The Buddha notes that a householder's obligations prevent a householder from fully pursuing a monk's path. Thus, the Buddha articulates "the layman's duty" (Pali: gahatthavatta), what are essentially the Five Precepts, as follows:
Observe celibacy or at least do not have sex with another's wife
That sutta can be read here
Those that cannot observe the holy life, should at least not go to others' wives.
On the same page, but different sutta (#7 of the Sutta Nipata), the Buddha recollects ancient Brahmins who were moral, by not buying wives and by maintaining celibacy when "not in season", whatever that means:
290. Brahmins never went to another's wife, nor did they buy a wife
With mutual agreement they met, on equal terms.
291. Except in the season, at other times they abstained from sexuality,
Brahmins never went to women out of season.

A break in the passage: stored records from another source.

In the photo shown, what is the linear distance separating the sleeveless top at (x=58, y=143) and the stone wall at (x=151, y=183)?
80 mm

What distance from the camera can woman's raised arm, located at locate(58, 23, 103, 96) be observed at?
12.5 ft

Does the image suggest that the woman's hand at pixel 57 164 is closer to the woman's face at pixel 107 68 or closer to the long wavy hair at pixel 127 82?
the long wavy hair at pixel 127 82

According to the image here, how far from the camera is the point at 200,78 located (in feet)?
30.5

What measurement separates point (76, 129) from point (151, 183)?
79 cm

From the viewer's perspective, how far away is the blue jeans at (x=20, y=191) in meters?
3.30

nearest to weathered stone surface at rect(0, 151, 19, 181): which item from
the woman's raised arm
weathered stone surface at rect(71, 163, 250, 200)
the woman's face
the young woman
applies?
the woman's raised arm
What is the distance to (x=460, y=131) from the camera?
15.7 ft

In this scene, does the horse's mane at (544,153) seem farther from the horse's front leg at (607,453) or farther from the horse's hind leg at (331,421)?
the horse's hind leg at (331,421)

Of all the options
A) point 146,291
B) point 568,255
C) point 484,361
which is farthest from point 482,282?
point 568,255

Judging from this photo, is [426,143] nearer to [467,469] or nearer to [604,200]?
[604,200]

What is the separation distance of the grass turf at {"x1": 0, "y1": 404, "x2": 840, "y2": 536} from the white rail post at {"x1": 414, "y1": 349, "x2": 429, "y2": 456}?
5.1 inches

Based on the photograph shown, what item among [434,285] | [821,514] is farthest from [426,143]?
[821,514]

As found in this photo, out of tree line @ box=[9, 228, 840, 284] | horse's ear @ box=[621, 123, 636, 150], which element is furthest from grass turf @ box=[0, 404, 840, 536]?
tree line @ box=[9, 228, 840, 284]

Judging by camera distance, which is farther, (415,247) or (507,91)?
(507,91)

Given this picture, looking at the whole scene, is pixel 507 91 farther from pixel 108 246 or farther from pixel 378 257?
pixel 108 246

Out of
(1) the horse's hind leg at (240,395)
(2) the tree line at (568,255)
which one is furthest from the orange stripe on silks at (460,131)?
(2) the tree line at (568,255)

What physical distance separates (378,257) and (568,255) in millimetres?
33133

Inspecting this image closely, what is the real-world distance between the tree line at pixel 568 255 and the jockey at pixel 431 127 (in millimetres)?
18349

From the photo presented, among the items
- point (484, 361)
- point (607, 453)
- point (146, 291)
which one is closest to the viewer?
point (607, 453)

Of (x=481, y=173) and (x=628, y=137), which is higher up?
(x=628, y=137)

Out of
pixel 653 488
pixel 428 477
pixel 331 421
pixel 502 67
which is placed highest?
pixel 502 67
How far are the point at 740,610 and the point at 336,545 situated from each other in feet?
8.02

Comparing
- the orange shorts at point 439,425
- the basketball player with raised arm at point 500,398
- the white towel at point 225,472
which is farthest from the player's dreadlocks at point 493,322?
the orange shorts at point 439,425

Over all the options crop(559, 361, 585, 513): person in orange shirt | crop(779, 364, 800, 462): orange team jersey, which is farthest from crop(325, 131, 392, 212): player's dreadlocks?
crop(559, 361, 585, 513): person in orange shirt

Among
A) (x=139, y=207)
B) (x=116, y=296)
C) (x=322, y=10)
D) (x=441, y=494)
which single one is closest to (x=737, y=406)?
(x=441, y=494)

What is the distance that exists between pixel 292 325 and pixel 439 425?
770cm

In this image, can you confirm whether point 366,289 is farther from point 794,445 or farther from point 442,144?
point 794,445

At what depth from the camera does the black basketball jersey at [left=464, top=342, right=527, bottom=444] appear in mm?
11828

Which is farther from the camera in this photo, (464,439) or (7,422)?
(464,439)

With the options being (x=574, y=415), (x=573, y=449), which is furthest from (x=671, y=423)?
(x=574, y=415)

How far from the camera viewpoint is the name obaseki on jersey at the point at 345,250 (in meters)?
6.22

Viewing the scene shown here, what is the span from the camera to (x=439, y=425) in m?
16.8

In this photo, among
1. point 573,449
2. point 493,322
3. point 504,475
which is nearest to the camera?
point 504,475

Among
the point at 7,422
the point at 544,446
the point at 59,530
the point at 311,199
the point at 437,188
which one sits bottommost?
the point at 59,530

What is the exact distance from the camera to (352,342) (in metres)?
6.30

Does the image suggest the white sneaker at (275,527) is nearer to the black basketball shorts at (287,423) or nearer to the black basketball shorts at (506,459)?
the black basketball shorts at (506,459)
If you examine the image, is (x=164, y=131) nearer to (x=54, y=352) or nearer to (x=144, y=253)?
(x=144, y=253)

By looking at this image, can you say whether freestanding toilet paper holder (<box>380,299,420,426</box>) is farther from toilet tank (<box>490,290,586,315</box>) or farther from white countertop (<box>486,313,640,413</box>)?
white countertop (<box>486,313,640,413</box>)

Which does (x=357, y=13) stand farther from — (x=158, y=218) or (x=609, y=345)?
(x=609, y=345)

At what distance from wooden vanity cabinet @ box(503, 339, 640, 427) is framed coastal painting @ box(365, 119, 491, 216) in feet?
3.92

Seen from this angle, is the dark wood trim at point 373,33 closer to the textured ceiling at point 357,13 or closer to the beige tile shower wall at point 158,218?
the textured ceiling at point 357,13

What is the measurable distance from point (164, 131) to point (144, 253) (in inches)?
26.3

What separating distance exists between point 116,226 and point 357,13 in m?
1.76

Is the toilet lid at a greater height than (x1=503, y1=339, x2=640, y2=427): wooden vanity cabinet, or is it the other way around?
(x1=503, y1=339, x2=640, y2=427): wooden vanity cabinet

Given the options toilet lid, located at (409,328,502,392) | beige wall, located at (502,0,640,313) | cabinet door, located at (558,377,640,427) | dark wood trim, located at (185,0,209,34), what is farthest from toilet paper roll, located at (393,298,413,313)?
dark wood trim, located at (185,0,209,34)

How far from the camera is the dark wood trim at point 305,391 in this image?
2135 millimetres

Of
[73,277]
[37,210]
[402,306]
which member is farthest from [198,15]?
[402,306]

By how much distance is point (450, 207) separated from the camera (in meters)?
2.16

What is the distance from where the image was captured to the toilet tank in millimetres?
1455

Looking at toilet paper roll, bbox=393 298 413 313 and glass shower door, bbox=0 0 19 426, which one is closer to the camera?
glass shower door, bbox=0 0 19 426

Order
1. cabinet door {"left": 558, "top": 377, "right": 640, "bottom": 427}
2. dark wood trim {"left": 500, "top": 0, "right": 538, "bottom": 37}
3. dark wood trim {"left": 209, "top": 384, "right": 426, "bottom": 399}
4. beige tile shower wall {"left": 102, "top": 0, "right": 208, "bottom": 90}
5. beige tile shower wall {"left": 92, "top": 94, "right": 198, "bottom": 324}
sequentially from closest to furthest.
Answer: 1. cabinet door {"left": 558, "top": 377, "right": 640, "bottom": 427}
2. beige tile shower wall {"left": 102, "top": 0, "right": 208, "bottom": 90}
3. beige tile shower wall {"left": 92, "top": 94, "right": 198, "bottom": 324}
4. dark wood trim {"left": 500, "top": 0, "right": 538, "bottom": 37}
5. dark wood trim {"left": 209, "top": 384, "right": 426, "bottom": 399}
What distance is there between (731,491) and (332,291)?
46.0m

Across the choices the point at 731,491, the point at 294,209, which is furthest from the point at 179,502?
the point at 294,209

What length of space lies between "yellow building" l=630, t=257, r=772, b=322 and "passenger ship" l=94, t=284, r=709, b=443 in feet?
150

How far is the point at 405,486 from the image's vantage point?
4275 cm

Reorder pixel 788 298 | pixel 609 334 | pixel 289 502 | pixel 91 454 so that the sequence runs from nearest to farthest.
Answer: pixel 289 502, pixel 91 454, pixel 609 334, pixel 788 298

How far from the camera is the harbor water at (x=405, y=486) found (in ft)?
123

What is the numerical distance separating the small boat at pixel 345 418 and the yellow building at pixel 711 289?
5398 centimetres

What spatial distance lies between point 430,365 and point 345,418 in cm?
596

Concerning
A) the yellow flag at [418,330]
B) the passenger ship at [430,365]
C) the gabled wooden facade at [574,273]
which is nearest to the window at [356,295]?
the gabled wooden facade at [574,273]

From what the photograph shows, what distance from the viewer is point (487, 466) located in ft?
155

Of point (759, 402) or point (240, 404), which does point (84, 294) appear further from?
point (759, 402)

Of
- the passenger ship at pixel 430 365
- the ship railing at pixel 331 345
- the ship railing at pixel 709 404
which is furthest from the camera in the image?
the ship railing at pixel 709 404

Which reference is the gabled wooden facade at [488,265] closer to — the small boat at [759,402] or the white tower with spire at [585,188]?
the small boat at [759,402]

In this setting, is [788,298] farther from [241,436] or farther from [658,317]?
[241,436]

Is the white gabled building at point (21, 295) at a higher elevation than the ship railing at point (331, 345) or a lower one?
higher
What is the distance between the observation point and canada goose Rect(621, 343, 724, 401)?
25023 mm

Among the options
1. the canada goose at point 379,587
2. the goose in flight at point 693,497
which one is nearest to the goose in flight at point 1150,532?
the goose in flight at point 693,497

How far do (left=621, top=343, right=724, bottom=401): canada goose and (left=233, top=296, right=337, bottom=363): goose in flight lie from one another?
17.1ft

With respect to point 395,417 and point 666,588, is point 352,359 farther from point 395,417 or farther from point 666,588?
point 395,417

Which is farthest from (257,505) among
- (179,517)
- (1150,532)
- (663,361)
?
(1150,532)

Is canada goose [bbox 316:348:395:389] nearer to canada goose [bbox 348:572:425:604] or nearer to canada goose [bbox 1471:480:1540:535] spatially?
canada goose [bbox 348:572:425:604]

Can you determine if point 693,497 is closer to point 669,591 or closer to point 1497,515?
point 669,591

292. . They honoured the holy life, virtues, straightforwardness, gentleness,
We should make a distinction here between householders seeking merit and householders seeking enlightenment. Sensual desire is a hindrance to enlightenment (for monks and laypeople alike) and sex is a form in which it is entertained, but sensual desire is not a hindrance to merit. Thus a householder seeking enlightenment would be wise to be celibate, but the Buddha did not require it. I would add that if a householder doesn't see the wisdom in celibacy of course
he shouldn't practice it. Seeing the true nature of things and trusting yourself is what enlightenment is all about; not arbitrary attachments to certain moral codes.